I see the value in having clean bass down to 20hz, and I
agree that much of the value comes from the sense of venue
that those very low frequencies can provide, and if could
have it without tradeoffs that would be great, but there are
tradeoffs indeed and Larryi articulated them very well. It
took me a long time to break away from the obsession and
accept that in many ways the Merlin VSMs with a brick wall
at 28hz and a sharp drop off at 32hz were more musically
satisfying that my previous speakers that were +/-3db at
20Hz. I would take that extra bass if I would not loose that
Merlin midrange and resolution and the ability to run with a
relatively low-power OTL, but I have not found a speaker
like that. The benefits of deep bass are real, but so are
the liabilities that come along with speakers that can do
the deep bass thing. Perhaps with some price-no-object gear
you can have it all, but at relatively real world prices I
would seek to compromise some of that deep bass for other
values.

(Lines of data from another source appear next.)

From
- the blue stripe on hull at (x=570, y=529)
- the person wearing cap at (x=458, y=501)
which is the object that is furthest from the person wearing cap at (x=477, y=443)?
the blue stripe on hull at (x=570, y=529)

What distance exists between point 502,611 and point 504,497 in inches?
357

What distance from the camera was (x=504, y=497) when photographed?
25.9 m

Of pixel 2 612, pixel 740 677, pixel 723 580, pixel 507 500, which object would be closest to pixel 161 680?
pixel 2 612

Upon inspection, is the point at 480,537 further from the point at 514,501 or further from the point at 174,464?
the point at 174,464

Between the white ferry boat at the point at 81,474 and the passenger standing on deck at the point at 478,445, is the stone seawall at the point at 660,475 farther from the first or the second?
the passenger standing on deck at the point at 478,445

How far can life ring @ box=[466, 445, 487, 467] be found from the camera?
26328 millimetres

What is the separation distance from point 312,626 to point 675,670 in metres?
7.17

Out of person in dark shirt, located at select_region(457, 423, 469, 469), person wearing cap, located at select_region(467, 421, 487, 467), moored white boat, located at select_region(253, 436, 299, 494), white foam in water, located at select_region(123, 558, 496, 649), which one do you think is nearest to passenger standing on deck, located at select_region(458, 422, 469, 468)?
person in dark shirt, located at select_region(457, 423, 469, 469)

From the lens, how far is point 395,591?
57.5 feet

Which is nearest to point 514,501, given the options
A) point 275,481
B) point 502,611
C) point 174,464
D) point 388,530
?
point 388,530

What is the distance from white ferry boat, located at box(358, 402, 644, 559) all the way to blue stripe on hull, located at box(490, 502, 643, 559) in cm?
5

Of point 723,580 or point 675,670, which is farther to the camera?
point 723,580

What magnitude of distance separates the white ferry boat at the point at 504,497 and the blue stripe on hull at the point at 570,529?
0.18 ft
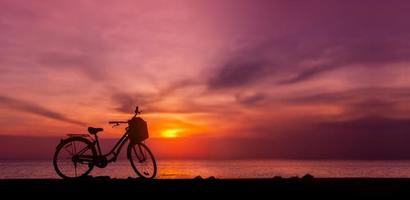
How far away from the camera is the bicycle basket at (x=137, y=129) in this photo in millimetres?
13062

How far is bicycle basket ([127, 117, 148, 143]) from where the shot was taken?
42.9ft

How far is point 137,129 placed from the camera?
1312 centimetres
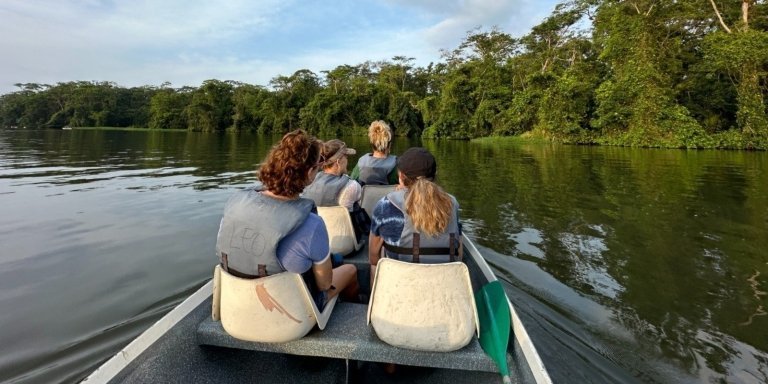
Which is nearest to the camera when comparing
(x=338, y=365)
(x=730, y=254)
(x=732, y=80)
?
(x=338, y=365)

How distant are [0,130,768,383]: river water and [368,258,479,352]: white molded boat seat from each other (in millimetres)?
1449

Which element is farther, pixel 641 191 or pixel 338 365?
pixel 641 191

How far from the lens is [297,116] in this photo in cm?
6425

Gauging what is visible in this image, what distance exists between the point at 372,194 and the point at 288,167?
97.0 inches

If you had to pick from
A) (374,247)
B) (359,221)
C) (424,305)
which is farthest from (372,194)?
(424,305)

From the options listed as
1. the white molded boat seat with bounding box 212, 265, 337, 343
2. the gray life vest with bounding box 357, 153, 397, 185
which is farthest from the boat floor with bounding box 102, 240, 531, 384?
the gray life vest with bounding box 357, 153, 397, 185

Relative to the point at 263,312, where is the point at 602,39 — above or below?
above

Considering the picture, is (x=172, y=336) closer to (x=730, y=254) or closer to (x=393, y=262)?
(x=393, y=262)

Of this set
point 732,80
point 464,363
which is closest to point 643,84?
point 732,80

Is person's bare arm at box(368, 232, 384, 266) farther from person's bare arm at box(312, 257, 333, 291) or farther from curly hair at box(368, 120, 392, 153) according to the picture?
curly hair at box(368, 120, 392, 153)

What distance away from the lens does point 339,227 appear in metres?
3.74

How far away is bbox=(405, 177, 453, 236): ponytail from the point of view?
8.11 feet

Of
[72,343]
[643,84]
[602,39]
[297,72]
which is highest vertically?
[297,72]

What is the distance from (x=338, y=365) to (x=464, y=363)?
88 centimetres
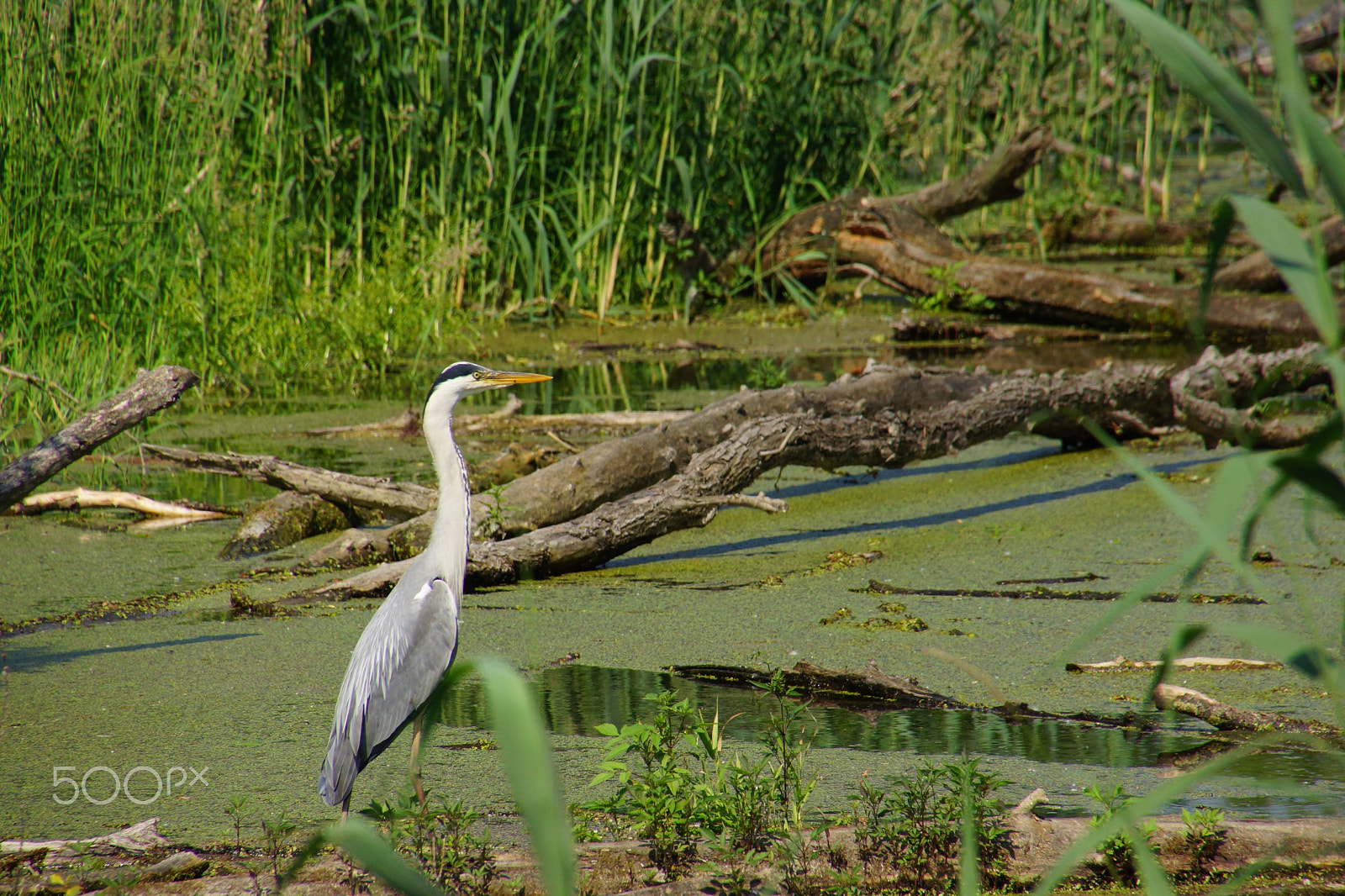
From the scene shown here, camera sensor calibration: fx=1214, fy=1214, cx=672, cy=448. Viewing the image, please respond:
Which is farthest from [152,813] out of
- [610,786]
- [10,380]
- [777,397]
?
[777,397]

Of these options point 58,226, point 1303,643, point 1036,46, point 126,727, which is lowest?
point 126,727

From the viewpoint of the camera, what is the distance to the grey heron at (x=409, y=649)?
6.97 ft

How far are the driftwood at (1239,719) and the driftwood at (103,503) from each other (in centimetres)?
330

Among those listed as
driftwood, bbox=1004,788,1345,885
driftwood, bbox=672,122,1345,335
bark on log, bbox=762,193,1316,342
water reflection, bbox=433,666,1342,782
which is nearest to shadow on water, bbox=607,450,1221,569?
water reflection, bbox=433,666,1342,782

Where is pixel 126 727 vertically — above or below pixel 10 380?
below

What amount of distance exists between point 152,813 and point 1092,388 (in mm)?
3583

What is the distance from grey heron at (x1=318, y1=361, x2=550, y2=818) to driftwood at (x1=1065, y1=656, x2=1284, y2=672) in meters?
1.48

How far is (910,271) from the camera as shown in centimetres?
812

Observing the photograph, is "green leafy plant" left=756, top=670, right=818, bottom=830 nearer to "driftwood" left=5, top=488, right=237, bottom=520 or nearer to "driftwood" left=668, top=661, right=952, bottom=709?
"driftwood" left=668, top=661, right=952, bottom=709

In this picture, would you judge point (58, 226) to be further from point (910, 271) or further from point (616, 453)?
point (910, 271)

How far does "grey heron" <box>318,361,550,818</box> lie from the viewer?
2123 millimetres

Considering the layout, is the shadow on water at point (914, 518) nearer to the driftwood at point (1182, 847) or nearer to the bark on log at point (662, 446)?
the bark on log at point (662, 446)

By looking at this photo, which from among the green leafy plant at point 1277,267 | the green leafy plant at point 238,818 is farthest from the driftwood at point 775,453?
the green leafy plant at point 1277,267

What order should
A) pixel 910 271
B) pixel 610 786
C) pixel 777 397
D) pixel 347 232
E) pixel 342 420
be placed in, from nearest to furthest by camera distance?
pixel 610 786
pixel 777 397
pixel 342 420
pixel 347 232
pixel 910 271
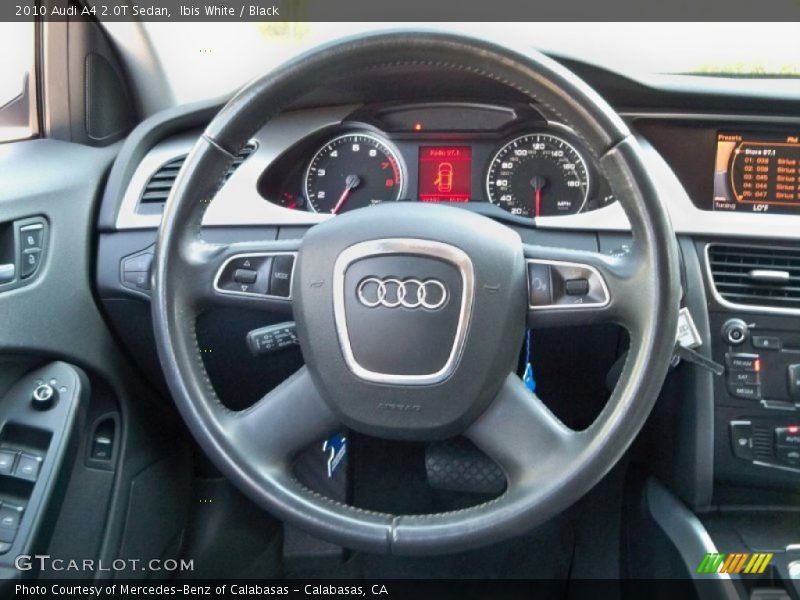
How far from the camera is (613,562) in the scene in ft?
6.68

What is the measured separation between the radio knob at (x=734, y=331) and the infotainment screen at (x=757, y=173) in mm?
257

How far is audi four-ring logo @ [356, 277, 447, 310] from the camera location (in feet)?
3.89

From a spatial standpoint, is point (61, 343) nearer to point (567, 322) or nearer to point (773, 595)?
point (567, 322)

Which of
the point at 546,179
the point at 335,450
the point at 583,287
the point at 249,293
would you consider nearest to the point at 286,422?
the point at 249,293

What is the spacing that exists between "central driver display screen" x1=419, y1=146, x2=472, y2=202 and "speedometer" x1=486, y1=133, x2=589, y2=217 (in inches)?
3.8

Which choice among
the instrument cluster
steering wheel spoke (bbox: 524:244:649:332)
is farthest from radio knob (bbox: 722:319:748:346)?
steering wheel spoke (bbox: 524:244:649:332)

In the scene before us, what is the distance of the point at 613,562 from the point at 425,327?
115cm

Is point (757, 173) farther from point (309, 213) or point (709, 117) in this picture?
point (309, 213)

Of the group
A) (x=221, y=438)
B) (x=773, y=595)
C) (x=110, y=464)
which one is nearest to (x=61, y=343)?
(x=110, y=464)

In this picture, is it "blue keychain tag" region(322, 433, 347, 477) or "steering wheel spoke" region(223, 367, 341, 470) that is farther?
"blue keychain tag" region(322, 433, 347, 477)

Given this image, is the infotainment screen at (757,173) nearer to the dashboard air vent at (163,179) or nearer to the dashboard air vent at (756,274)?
the dashboard air vent at (756,274)

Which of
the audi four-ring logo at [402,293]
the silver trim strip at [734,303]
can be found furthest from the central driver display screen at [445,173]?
the audi four-ring logo at [402,293]

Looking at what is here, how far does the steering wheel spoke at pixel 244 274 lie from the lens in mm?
1262

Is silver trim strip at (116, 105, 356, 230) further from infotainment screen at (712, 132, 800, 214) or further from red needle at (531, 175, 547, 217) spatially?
infotainment screen at (712, 132, 800, 214)
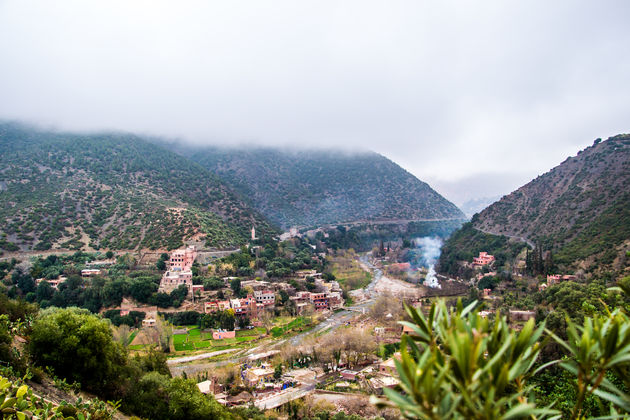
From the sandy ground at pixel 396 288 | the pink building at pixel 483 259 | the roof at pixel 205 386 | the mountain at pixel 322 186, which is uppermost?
the mountain at pixel 322 186

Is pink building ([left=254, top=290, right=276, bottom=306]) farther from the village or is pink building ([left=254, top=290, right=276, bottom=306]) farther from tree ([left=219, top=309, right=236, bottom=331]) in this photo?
tree ([left=219, top=309, right=236, bottom=331])

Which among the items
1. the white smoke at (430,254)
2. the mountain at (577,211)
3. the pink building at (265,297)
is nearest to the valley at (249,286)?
the pink building at (265,297)

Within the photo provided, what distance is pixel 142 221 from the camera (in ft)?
158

The fact that I listen to acoustic jazz 90% of the
time I'm sure has something to do with that perspective.
I wonder if Ecruz' experience is due to removing (filtering)deep bass from the main speakers and the bass/midrange drivers so they are actually performing better since the heavy burden of producing the deepest bass is removed from the main speakers - the drivers than perform better with lower distortion.